[PARTS OF THE EXERCISE]
• 1. In the vanishing-gradient text below, across roughly how many time steps can vanilla RNNs trained by gradient descent learn dependencies?
• 2. Rewrite the vanishing-gradient text's paragraph beginning "The product of Jacobians is the trouble" as a short bulleted list that keeps its main facts.

[TEXT SECTION]

-=-=-

4. The vanishing-gradient problem

The product of Jacobians is the trouble. If each Jacobian has spectral norm (largest singular value) $\sigma$, then the product of $n$ of them has norm roughly $\sigma^n$. For $\sigma < 1$, that tends to $0$ exponentially fast — the gradient vanishes. For $\sigma > 1$, it blows up exponentially — the gradient explodes. Either way, any dependency that spans more than a handful of steps is effectively invisible to the optimizer.

Bengio, Simard & Frasconi published the definitive analysis of this in 1994 ("Learning Long-Term Dependencies with Gradient Descent Is Difficult"). Their conclusion: vanilla RNNs, trained by gradient descent, simply cannot learn dependencies that span more than about 10–20 time steps. If you want a model to connect "The cats that the young girl with the green dress had been hoping to adopt… were from the shelter," you need a different architecture.

-=-=-

[DATA ENTRIES]
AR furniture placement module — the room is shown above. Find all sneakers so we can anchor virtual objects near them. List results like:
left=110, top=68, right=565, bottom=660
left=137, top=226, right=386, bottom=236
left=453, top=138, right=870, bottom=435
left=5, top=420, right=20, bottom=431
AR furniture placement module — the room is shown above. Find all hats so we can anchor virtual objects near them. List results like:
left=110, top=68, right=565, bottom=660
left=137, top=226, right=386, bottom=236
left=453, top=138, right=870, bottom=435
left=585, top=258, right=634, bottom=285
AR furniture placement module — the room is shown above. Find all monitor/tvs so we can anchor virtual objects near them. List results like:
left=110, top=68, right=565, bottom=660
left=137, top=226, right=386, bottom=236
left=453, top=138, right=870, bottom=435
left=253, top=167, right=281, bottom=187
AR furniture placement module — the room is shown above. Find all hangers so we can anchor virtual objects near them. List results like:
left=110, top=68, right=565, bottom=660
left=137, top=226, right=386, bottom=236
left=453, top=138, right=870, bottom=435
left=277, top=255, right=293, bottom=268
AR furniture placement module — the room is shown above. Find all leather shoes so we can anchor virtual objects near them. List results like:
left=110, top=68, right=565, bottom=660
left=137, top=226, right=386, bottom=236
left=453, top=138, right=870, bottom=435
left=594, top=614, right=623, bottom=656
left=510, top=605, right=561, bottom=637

-=-=-

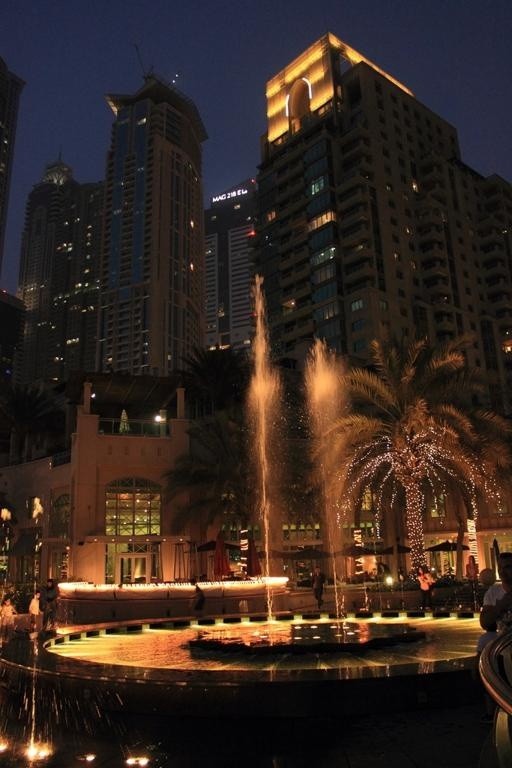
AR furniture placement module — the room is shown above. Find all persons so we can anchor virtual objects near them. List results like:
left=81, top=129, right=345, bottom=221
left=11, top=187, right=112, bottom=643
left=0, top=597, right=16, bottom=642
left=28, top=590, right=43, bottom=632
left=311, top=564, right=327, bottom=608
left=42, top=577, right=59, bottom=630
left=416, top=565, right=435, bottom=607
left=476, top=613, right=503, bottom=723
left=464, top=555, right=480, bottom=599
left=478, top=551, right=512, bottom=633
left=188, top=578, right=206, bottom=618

-=-=-

[SOLUTIONS BELOW]
• 1. About 10–20 time steps.

• 2.
- The product of Jacobians causes the problem.
- If each Jacobian has spectral norm (largest singular value) $\sigma$, the product of $n$ of them has norm roughly $\sigma^n$.
- For $\sigma < 1$, this tends to $0$ exponentially fast, so the gradient vanishes.
- For $\sigma > 1$, it grows exponentially, so the gradient explodes.
- In either case, dependencies spanning more than a handful of steps are effectively invisible to the optimizer.